(Beginning of Excerpted records)

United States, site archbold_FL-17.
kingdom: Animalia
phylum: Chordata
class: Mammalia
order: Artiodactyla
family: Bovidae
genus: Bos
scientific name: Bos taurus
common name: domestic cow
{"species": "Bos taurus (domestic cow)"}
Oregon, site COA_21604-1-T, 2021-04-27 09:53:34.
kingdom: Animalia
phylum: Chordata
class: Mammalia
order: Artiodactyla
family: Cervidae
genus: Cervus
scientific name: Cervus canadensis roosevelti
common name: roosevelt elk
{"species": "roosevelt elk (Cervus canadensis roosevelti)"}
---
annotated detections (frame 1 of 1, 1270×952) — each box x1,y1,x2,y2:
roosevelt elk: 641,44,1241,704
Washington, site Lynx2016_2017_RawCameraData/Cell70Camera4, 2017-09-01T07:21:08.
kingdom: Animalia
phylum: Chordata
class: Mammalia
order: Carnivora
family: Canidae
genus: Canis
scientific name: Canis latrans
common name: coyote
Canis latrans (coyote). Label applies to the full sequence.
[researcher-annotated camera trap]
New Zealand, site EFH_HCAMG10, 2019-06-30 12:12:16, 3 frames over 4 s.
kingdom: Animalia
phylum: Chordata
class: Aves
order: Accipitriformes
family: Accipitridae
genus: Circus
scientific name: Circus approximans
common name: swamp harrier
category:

(End of Excerpted records)

Once you find the line with "scientific name: Bos taurus" in the entries above, output it and each line after it up to and including the line with "scientific name: Cervus canadensis roosevelti", and nothing else.

▸ Response below
scientific name: Bos taurus
common name: domestic cow
{"species": "Bos taurus (domestic cow)"}
Oregon, site COA_21604-1-T, 2021-04-27 09:53:34.
kingdom: Animalia
phylum: Chordata
class: Mammalia
order: Artiodactyla
family: Cervidae
genus: Cervus
scientific name: Cervus canadensis roosevelti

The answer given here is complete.